Entre 1992 et 1996, les recettes publicitaires de TF1 et de France 2 ont
augmenté respectivement de 1,2 milliard et de 0,75 milliard. Il a
suffi à TF1, qui avait pourtant perdu 6 points d'audience, d'augmenter
la durée de ses écrans de 30 minutes par jour. Par contre,
il a fallu à France 2, malgré une légère
progression de son audience, accroître la durée de ses
écrans de 40 minutes. "
L'étude du Conseil supérieur de l'audiovisuel donne des chiffres
qui justifient cette appréciation.
"
En 1996, le montant global des recettes publicitaires brutes
facturées par les régies, pour le compte des chaînes
nationales hertziennes, s'élevait à 14,2 milliards dont
97 % concernaient 4 chaînes : TF1, France 2,
France 3 et M6.
Les recettes publicitaires de Canal +, avec 400 millions de francs
(4,5 % de son chiffre d'affaires), et même de La Cinquième
avec 17 millions de francs, sont loin d'être négligeables,
mais elles ne constituent pas pour ces chaînes un enjeu aussi vital que
celui qu'elles représentent pour les autres chaînes nationales
hertziennes.
Les recettes publicitaires se répartissaient inégalement entre
les quatre chaînes concernées : 68 % environ aux
chaînes privées, 32 % aux chaînes publiques.
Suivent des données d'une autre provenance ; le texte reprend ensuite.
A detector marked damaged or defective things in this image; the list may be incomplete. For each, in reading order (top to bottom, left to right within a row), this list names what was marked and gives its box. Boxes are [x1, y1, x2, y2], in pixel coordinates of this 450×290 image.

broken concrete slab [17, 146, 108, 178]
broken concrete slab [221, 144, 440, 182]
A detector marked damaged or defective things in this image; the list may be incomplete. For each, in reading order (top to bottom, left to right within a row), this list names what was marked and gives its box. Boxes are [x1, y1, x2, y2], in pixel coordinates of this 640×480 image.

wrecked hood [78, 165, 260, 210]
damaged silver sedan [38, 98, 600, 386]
A l'intérieur de ces deux groupes, les montants sont à peu
près proportionnels à l'audience, avec
pour TF1 une
" prime au leader ",
qui tend peu à peu à se
réduire.
La relation entre l'audience et les recettes publicitaires n'est d'ailleurs pas
automatique, et comme le faisait remarquer Corinne Bouygues pour expliquer les
performances de TF1, qui, avec 35 % de parts d'audience, draine plus de
50 % des recettes publicitaires,
" ce qui importe ce n'est pas
tant l'audience des programmes, que l'audience des écrans publicitaires
auprès des publics cibles des annonceurs ".
Il n'en reste pas moins que les fluctuations de l'audience se retrouvent plus
ou moins accentuées, dans l'évolution des recettes publicitaires.
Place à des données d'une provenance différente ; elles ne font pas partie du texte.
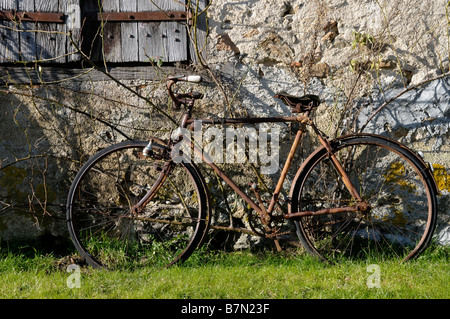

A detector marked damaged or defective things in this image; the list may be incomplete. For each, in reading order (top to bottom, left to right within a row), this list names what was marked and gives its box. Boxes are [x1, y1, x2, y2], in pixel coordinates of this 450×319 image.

rusty bicycle [65, 74, 438, 268]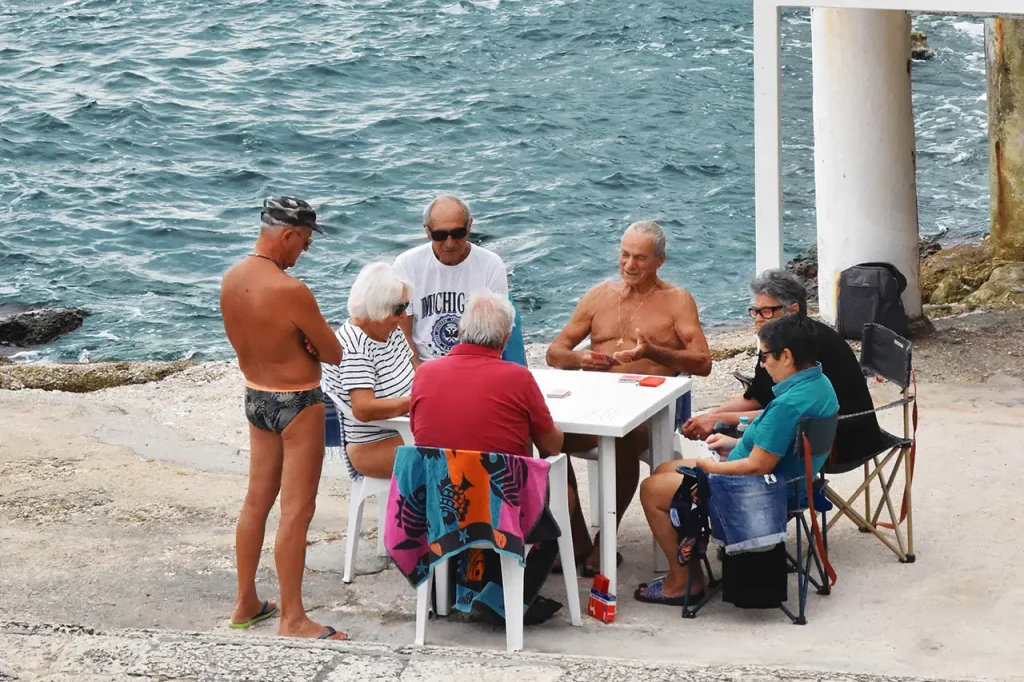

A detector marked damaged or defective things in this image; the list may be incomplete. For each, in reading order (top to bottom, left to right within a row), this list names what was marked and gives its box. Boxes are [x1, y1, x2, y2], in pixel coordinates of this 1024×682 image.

rusty metal post [983, 16, 1024, 260]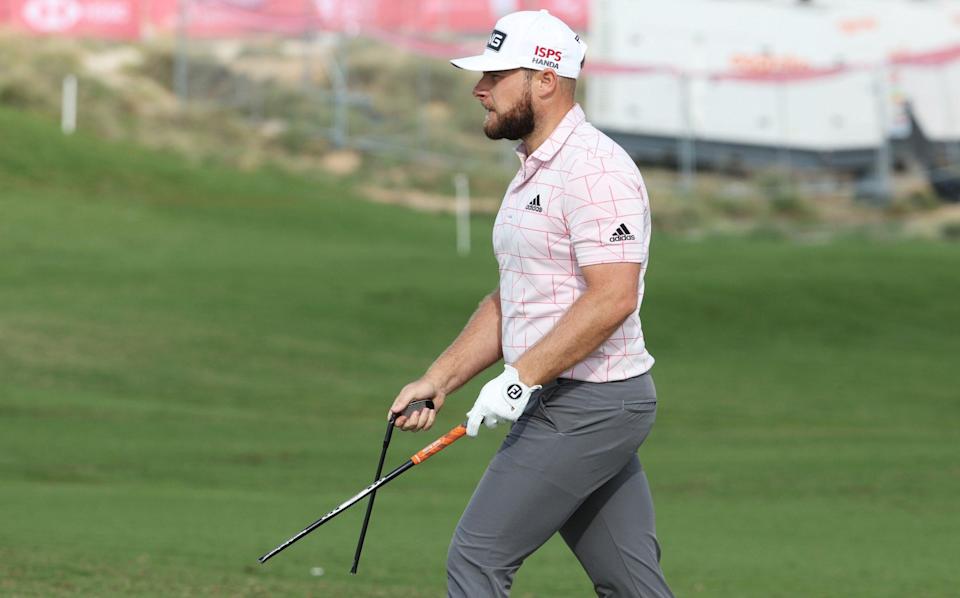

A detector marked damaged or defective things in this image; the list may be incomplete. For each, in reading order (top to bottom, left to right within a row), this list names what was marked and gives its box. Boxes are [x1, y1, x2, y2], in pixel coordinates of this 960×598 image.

broken golf club [256, 418, 464, 568]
Ainsi, TF1, dont la part d'audience est passée de 41 % en 1992
à 35,3 % en 1996, a vu sa part de marché publicitaire (en
pourcentage du montant total facturé par les régies) passer de
58,2 % à 52,4 %. Dans le même temps, France 3, dont
l'audience augmentait de 13,7 % à 17,7 %, voyait sa part de
marché publicitaire progresser de 9,4 % à 12,4 %.
L'effort commercial nécessaire à une chaîne et à sa
régie pour accroître ou maintenir une part de marché n'est
donc pas moins important pour le secteur public que pour le secteur
privé, mais la liberté pour adapter le contenu de la grille de
programmes aux exigences des annonceurs ou aux rigueurs financières du
moment est beaucoup plus grande pour le second que pour le premier.
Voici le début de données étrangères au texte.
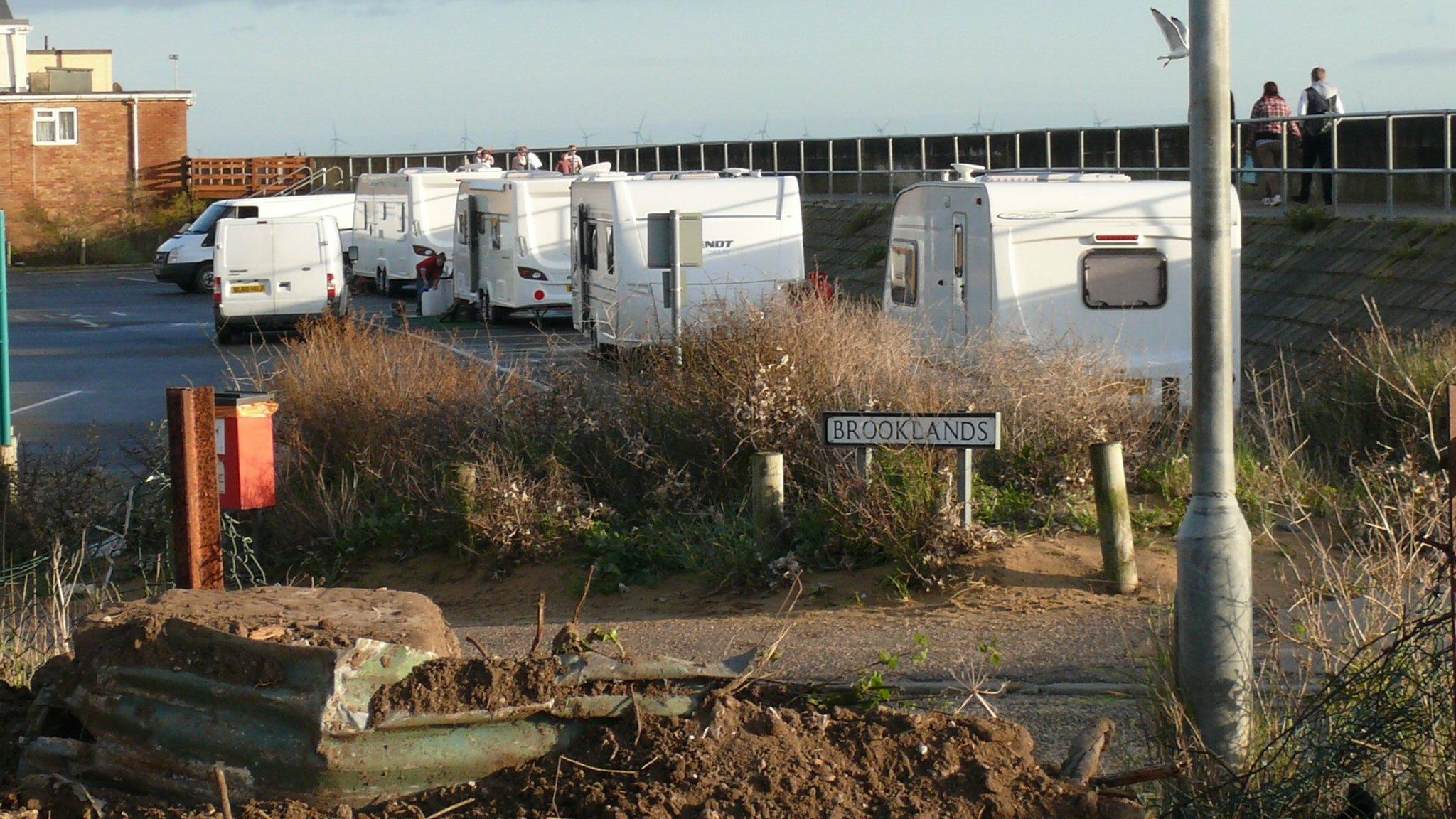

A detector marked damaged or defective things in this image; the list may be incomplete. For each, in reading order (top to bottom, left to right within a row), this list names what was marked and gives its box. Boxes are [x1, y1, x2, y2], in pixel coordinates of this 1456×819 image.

rusty metal post [166, 385, 223, 589]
Cette différence d'adaptabilité à la concurrence fait que,
paradoxalement, les chaînes publiques apparaissent plus
vulnérables que les chaînes privées aux fluctuations du
marché publicitaire.
"
2. Des pratiques commerciales plus agressives et plus diversifiées
Dans sa
note de conjoncture de 1997, la régie IP relevait "
une nouvelle
donne dans l'évolution des marchés publicitaires occidentaux,
avec le tassement de la croissance médias télévision,
lié pour une large part à la multiplication des chaînes
commerciales et à la profusion de l'offre publicitaire. Les
négociations se font désormais plus âpres sur les
tarifs
".
L'organisation du marché
Les régies qui commercialisent les espaces publicitaires des services de
communication audiovisuelle et cinématographique au sens large et les
centrales d'achat, intermédiaires directement en relation avec les
régies, jouent chacune un rôle particulier
8(
*
)
.
1- Les régies
" La plupart des régies publicitaires sont monomédia
à l'exception de Information & Publicité qui assure la
régie de chaînes de télévision et de radios. En
général, il existe des régies spécialisées
dans la radio, la télévision, le cinéma. En
réalité, le plus souvent elles commercialisent l'espace
publicitaire des médias qui sont leurs actionnaires ou des médias
que leurs actionnaires ont créés !
Trois principales formes de structure apparaissent :
-
•
Les régies intégrées au média sont
assimilées à un département de vente du support comme la
régie de Canal + ou celle de Radio France. Cette architecture reste
plutôt l'exception.
• Les régies filialisées, donc filiales directes des médias, sont les structures les plus communément utilisées par les supports, c'est le cas de TF1, France 2, France 3, M6, NRJ, ou Europe 1.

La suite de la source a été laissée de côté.